#### TASK BRIEF:
Extend the blog post about the dead junco and the poached deer past its last sentence, carrying on the account of the visit to Marc Akemann's property.

#### READING PASSAGE:
Though its eyes were dry when it was found, the bird couldn't have been dead for long; I discovered tiny bird lice on its feathers this morning, leaving their host since it was deceased. Here is a view of a louse on the junco's breast feathers -- greatly enlarged, of course.

I'm always fascinated by bird feet. Not only do birds have very specialized feet depending on how and where they live, their scaly toes and sharp claws are such an interesting contrast to their soft, downy feathers.

October Junco III

I don't know much about juncos. They usually arrive in Ann Arbor around late-fall and stay for the winter. When I see them feeding at a birdfeeder, they're usually on the ground, eating fallen millet seeds. And as far as birds go, juncos are rather nondescript, with gray and white plumage. At least, that's what I thought...

October Junco IV

... until I took a closer look. In reality, all kinds of hues are mixed in with the junco's gray-and-white plumage: tawny browns and slate-blues, blacks and reds. It was amazing to have the chance to see such a beautiful palette of colors, and this has certainly increased my appreciation of juncos.

Wednesday, October 27, 2010

Two Tales of Deer, Part II

One thing -- as I mentioned at the close of my previous post -- that I've tried to avoid in this series is photographing animals that were killed purposely by humans. I don't hang out at slaughterhouses and haven't been to the buck pole in years, so hunted and slaughtered animals just aren't something I ever encounter. In addition, as I think I might have explained in the early days of this blog, society -- myself included -- has a completely different perception of livestock and game animals that are killed for food.

Hunting is a sensitive subject for me; I both understand it and dislike it. As speciesist as it may be, I am much more open to the hunting of herbivores (such as deer) than that of carnivores (such as coyotes). And, having lived in the state of Michigan my entire life, I certainly understand the hype and celebration surrounding deer season. All that said, all opinions aside, hunting is completely within the law -- that is, if you're doing it legally.

This story isn't about natural deaths, nor is it about deer season -- it's about poaching, and a blatant disregard and disrespect for life and the law.

On Sunday morning, my dad and I drove out toward Pinckney to visit friend and fellow photographer Marc Akemann. About a week earlier, when I had been lamenting the lack of subject matter in Ann Arbor, Marc had suggested I visit, as his property borders the Brighton Recreation Area. He told me that he was finding dead animals all the time out there -- primarily, poached deer.

#### DATA SHOWN:
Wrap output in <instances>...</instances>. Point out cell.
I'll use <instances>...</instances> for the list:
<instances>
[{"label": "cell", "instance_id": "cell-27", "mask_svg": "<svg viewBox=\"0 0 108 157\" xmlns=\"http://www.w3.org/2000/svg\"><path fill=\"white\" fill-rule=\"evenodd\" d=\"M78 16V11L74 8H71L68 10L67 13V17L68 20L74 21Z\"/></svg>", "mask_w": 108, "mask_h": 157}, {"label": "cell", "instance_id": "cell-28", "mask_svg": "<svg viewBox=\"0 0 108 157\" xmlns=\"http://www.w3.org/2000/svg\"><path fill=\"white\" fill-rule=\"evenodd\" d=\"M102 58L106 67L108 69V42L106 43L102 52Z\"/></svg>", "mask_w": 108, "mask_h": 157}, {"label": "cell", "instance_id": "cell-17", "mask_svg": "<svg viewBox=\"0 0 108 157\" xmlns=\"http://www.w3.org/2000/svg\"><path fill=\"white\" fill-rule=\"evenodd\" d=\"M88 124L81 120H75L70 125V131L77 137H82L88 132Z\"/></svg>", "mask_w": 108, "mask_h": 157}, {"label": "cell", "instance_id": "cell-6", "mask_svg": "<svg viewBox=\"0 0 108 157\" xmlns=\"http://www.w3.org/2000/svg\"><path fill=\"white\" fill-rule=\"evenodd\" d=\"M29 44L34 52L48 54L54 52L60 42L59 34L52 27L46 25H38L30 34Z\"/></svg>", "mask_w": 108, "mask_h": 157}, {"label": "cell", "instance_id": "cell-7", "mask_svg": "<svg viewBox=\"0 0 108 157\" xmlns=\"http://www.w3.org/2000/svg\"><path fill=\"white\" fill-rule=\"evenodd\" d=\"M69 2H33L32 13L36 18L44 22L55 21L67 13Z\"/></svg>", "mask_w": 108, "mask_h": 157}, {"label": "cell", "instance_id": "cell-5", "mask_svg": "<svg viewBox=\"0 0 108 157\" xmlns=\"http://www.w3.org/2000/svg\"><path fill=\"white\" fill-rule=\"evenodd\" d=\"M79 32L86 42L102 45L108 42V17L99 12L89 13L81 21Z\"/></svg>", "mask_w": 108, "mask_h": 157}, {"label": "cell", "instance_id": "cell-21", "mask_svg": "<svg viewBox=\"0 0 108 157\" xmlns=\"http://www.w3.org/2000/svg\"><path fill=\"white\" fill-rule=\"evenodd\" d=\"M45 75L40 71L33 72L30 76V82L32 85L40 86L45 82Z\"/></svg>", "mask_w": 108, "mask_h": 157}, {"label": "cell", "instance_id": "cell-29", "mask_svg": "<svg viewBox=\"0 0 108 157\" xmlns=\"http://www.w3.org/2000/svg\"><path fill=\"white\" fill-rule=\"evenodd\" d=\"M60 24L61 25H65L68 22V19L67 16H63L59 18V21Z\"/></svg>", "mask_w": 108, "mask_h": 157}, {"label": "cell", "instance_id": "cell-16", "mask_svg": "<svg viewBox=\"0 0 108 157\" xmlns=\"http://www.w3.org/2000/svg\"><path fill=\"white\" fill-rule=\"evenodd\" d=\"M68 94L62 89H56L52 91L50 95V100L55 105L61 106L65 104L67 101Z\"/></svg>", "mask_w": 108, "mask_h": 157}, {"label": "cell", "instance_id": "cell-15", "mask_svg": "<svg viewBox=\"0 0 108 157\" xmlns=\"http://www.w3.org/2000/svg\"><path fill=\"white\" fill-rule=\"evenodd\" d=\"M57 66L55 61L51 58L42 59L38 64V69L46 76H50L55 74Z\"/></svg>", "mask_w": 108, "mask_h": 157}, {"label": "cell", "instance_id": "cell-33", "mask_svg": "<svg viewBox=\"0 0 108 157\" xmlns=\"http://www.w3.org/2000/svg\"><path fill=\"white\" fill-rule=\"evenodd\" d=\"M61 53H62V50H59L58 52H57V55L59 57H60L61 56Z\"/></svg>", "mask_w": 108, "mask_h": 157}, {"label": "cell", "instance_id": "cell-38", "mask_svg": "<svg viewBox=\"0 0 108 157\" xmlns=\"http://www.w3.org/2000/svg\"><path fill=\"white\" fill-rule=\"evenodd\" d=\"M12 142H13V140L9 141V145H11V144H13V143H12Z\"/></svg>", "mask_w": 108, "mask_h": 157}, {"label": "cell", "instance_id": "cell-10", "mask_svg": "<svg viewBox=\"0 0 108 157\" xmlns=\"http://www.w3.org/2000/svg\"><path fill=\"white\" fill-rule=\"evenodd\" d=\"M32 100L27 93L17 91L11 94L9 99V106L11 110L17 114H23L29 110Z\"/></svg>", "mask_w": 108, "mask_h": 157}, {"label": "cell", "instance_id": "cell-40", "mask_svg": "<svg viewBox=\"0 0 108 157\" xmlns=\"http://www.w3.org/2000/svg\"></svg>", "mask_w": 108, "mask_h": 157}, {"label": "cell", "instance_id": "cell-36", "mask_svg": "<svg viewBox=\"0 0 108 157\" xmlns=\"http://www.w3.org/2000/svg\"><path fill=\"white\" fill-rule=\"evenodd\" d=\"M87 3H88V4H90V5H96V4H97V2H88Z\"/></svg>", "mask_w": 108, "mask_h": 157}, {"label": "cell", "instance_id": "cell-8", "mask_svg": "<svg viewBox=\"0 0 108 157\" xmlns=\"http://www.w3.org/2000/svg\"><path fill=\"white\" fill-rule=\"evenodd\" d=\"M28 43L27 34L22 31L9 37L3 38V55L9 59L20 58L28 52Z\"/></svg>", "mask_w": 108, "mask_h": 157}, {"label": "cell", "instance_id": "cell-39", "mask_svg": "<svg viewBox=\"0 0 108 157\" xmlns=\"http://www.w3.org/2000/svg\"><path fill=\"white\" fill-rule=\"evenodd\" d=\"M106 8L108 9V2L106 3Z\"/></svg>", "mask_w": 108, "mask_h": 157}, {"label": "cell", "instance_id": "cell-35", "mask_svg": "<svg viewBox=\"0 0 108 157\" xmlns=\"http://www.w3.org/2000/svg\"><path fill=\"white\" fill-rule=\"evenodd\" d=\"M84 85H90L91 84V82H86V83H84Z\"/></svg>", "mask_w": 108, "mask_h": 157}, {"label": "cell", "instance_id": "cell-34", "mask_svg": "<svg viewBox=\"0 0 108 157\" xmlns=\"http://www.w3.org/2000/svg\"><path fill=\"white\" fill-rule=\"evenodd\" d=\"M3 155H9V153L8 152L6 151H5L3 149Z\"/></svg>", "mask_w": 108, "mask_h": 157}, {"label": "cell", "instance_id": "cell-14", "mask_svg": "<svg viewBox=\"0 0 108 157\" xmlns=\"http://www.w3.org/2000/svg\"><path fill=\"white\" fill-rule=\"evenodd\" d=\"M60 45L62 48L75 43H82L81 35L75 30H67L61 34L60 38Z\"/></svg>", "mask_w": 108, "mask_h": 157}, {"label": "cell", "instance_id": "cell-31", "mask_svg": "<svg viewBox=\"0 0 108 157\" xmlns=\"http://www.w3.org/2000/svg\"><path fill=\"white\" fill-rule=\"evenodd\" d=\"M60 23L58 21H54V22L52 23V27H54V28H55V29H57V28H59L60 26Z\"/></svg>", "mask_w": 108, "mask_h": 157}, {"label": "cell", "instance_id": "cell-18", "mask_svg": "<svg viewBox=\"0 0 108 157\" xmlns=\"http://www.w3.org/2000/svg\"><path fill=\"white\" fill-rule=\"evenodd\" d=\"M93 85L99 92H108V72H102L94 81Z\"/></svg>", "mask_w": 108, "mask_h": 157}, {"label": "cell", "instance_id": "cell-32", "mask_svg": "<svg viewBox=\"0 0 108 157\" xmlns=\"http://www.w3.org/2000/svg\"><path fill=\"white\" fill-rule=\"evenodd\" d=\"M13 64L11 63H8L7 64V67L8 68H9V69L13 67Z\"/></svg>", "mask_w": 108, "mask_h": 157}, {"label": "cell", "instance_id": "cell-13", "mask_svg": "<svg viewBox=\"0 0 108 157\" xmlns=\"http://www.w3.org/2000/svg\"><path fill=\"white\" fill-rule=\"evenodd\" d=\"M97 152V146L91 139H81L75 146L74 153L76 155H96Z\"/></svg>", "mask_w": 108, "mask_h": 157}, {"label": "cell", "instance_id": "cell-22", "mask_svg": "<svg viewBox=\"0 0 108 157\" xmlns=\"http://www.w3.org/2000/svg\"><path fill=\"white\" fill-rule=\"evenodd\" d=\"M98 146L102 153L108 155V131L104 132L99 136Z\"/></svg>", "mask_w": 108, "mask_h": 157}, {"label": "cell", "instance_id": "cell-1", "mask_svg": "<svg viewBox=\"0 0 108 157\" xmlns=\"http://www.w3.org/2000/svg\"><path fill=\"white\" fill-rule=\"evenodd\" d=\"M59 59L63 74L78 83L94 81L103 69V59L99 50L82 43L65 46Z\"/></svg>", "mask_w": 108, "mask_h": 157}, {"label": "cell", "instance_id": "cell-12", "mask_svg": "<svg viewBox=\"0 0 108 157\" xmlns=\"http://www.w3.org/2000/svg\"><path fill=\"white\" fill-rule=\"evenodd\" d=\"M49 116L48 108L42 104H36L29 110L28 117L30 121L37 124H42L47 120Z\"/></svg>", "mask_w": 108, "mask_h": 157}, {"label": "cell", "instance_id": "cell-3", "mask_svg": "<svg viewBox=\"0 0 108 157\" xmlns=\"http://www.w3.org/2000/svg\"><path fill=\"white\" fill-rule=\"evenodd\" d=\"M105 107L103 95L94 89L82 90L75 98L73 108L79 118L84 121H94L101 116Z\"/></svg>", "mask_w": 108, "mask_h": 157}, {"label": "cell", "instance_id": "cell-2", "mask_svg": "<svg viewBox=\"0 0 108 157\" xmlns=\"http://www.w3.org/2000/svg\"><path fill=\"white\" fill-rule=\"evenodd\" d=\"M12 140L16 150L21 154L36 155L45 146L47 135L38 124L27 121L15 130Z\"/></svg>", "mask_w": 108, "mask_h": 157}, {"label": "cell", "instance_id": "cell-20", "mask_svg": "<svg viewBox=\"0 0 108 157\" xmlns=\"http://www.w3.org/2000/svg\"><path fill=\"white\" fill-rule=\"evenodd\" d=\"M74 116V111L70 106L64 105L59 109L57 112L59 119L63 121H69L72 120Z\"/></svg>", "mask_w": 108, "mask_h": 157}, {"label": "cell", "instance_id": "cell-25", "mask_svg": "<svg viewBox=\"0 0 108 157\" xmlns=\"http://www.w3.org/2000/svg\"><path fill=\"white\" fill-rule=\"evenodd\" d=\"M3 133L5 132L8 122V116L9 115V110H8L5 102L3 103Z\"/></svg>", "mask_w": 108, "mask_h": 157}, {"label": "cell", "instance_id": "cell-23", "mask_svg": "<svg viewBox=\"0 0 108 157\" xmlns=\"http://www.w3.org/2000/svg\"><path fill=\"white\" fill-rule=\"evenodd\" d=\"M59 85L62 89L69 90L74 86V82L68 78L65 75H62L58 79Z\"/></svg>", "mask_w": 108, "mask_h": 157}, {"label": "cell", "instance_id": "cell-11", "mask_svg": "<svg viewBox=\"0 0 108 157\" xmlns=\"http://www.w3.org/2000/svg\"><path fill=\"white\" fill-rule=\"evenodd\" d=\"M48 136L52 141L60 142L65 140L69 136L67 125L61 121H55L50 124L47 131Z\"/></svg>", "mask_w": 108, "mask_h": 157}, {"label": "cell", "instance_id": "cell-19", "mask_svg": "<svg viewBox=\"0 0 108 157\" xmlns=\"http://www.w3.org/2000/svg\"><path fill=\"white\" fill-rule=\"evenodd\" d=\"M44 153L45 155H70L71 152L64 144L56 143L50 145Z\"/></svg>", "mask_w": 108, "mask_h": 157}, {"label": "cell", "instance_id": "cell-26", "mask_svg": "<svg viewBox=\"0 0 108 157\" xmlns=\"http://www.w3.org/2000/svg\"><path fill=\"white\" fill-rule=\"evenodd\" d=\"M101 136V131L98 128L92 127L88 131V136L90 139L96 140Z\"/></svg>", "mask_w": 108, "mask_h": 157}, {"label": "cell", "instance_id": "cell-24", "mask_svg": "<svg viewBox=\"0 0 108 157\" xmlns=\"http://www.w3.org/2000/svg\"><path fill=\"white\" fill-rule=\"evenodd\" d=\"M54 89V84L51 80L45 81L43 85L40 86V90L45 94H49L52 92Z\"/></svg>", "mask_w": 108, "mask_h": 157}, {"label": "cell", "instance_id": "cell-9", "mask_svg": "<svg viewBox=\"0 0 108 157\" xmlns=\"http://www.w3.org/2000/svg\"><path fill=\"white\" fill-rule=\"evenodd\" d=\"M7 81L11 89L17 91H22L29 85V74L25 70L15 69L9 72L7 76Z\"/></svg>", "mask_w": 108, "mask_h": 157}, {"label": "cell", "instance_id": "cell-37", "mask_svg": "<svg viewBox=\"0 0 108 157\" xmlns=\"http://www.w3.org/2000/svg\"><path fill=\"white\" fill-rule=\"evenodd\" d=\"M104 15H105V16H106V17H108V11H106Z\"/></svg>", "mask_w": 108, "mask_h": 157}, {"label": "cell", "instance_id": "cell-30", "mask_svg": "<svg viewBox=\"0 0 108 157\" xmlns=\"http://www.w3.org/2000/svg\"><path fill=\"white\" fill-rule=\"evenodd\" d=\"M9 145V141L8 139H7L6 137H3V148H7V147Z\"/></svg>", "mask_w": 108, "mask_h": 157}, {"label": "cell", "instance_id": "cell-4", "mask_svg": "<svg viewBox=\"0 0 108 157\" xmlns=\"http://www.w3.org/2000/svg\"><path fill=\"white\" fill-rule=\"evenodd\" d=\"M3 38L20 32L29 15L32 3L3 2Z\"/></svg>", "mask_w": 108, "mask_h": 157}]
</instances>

#### RESULT:
Upon arriving, the first spot we inspected was a parking area next to a small lake. As soon as I climbed out of the car, the stench of death hit me -- it was a very familiar odor, one that I'd not encountered in many years. It was the smell of recently-slaughtered, rotting deer. The bodies didn't take long to locate. The first two deer that we found had to have been killed within the past couple weeks -- one was extremely fresh: the fat and muscle on his exposed ribcage was glistening, and flies were flocking to his legs and face. The second was only slightly older; the fur had seemingly exploded from his head, creating a most bizarre scene:

Poached Deer

A third deer was found in the most disturbing of places: beneath a heap of garbage. The corpse had been hidden, but not very well, as a simple nudge of the trash uncovered the skull's ghastly smile:

Poached Deer

This deer, too, had not been there for more than a month or so. Skin and fur still clung to the skull, and the mountain of waste atop the body was trapping in the smell, and perhaps slowing decomposition. The deer's teeth, and that perceived grimace, was incredibly powerful to me. Combined with the trash and ditched mustard packet, the scene spoke volumes. Waste... disrespect... uselessness.

Poached Deer

These deer were poached for meat and antlers. After those things were taken, the bodies were thrown into roadside ditches, hidden beneath piles of brush and garbage, and, in some cases, left behind in plain sight without a care in respect to life or the law. I did find the remains of two or three does (both yearling and adult), but the majority of the corpses belonged to bucks. Their antlers were cut from their heads, leaving behind grisly, gaping holes in the skulls.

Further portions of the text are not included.